Chicken shawarma wrap - recipe / A kitchen in Istanbul

Ingredients

  • 2 tsp ground cumin
  • 2 tsp sweet paprika
  • 1 tsp ground allspice
  • 1 tsp isot biber/urfa biber or 1/2 tsp cayenne pepper
  • 1/2 tsp ground turmeric
  • 1/4 tsp ground cinnamon
  • small pinch of ground cloves
  • 2 garlic cloves, peeled and finely chopped
  • 2 tbsp olive oil
  • juice of 1,5 lemons (each halve used on a separate occasion, see instructions)
  • 600 g chicken thigh fillet (breast if you must), cut into strips
  • 400 g yoghurt (preferably greek style)
  • 100 g tahini
  • 2 tomatoes, cut into 1 cm dice
  • 3-4 Middle Eastern cucumbers, cut into 1 cm dice, or 1 large cucumber, core removed and cut into 1 cm dice
  • 1 tbsp extra virgin olive oil
  • 1 tbsp sunflower oil or other neutral oil
  • 2 onions, peeled, halved and cut into 3/4 cm slices
  • 20 g (small bunch) fresh coriander or another herb if you prefer
  • water
  • salt and pepper

My method

  1. See tips below for making wraps or stuffed pitas.
  2. Make the marinade by mixing the spices (the first 7 ingredients) with 1/2 tsp salt and some pepper. Mix with chopped garlic, olive oil and the juice of 1/2 lemon. Mix well with the chicken, making sure all pieces are properly coated on all sides, cover and refridgerate for two hours or overnight if you can.
  3. Make the tahini yoghurt by mixing the yoghurt, tahini and the huice of 1/2 lemon. Season to taste.
  4. Make the chopped salat by mixing the chopped tomatoes, cucumber, extra virgin olive oil and the juice of the last 1/2 lemon. Sizes of tomatoes and cucumbers vary but you want roughly equal amounts of tomato and cucumber. Season to taste.
  5. Fry the onion in the sunflower oil in a large pan over high heat until coloured on the outside but retaining its crisp, 2-3 minutes. Lower the heat to medium, add the chicken and marinade and continue cooking while stirring regularly for a minute or two. Add a few tablespoons of water to mix the allow some of the spices to release from the chicken and to avoid the spices burning too much. You don’t want so much it becomes a runny sauce, but enough for it to look juicy and attractive. Continue cooking until the chicken is cooked through.
  6. Spoon the tahini yoghurt to a serving dish or individual plates and top with the chicken, chopped salad and fresh coriander.

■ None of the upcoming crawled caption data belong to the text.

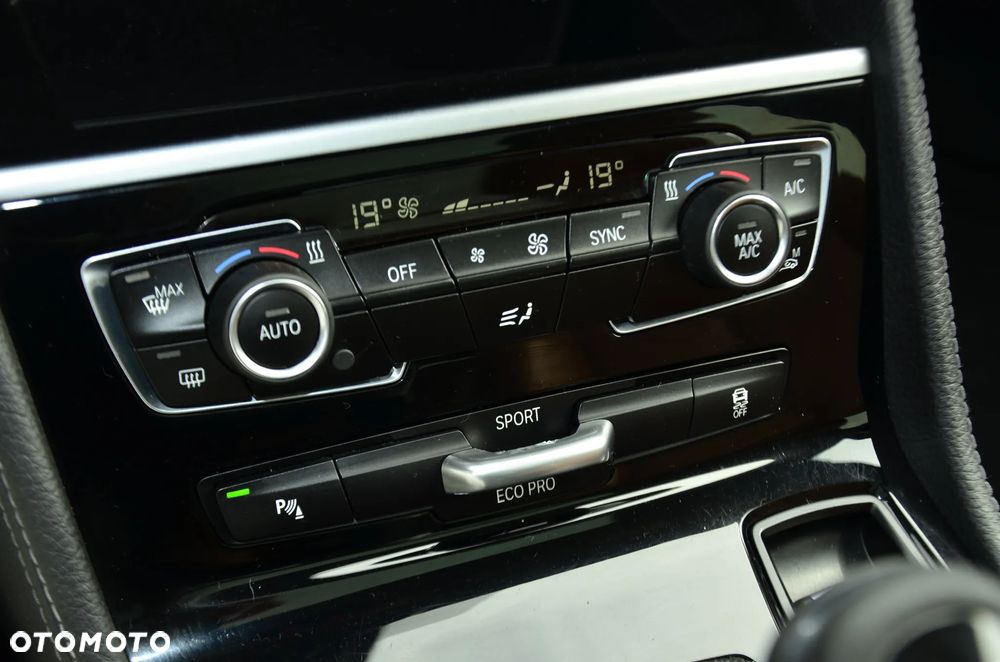 BMW Seria 2 216d GT Luxury Line - 29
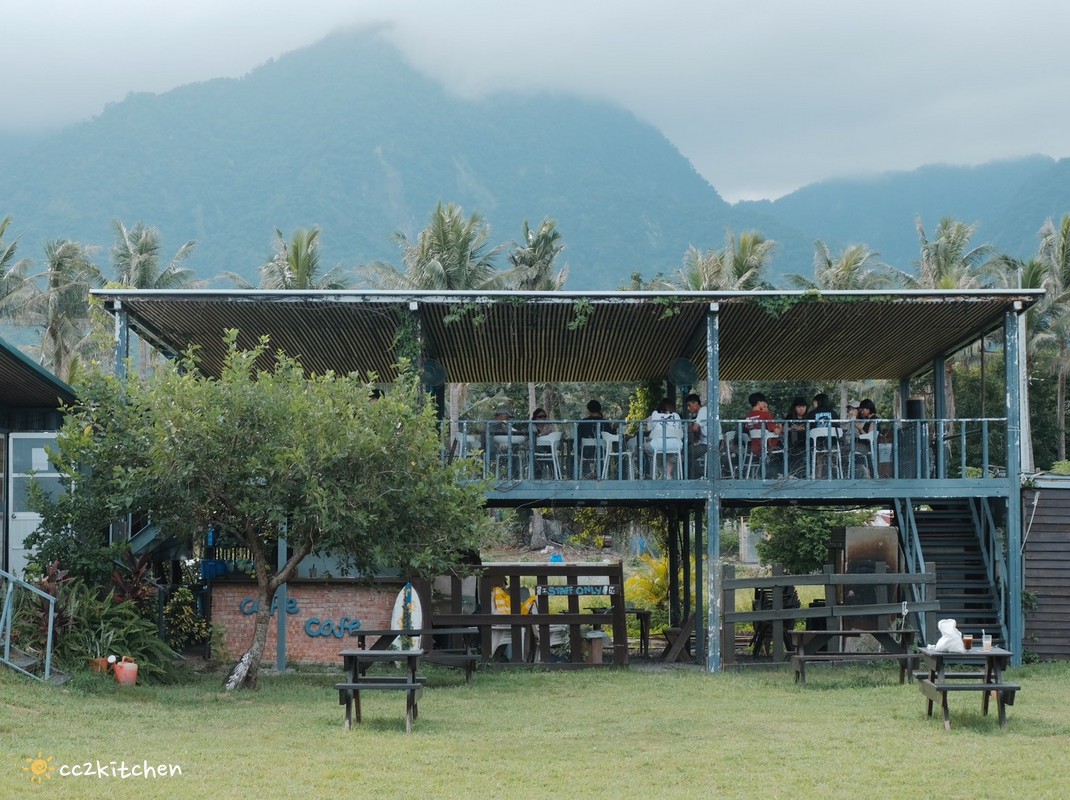 台東最 Chill 的山海景觀咖啡廳「海角咖啡Cape Café」!無敵海景×異國料理×親子寵物友善,擁抱台東山海的靜謐時光。 - 第12張圖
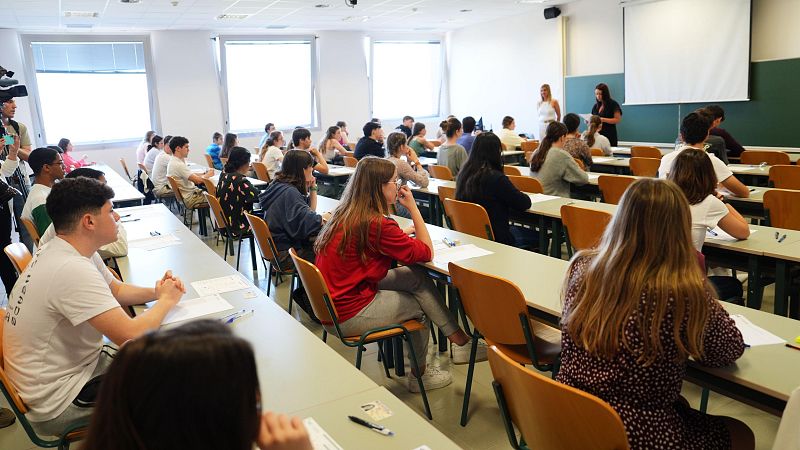 Quejas por los exámenes de la EBAU: los estudiantes denuncian preguntas difíciles y fuera de temario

Tips for making wraps or stuffed pita

  • Make the tahini yoghurt thinner and more acidic by using a little less tahini. Use it as you would sour cream in a Mexican/Texmex style wrap. I’d also use a little more chopped salad, garnish with a few pickles (choose your favourite) and add a good splash of chili sauce, if you like.
  • If there are a few of you, serve each part separately and let everyone make their own wrap, just like you’d normally eat tacos or fajitas. Use whatever wraps you prefer (or pita! Pita is always good).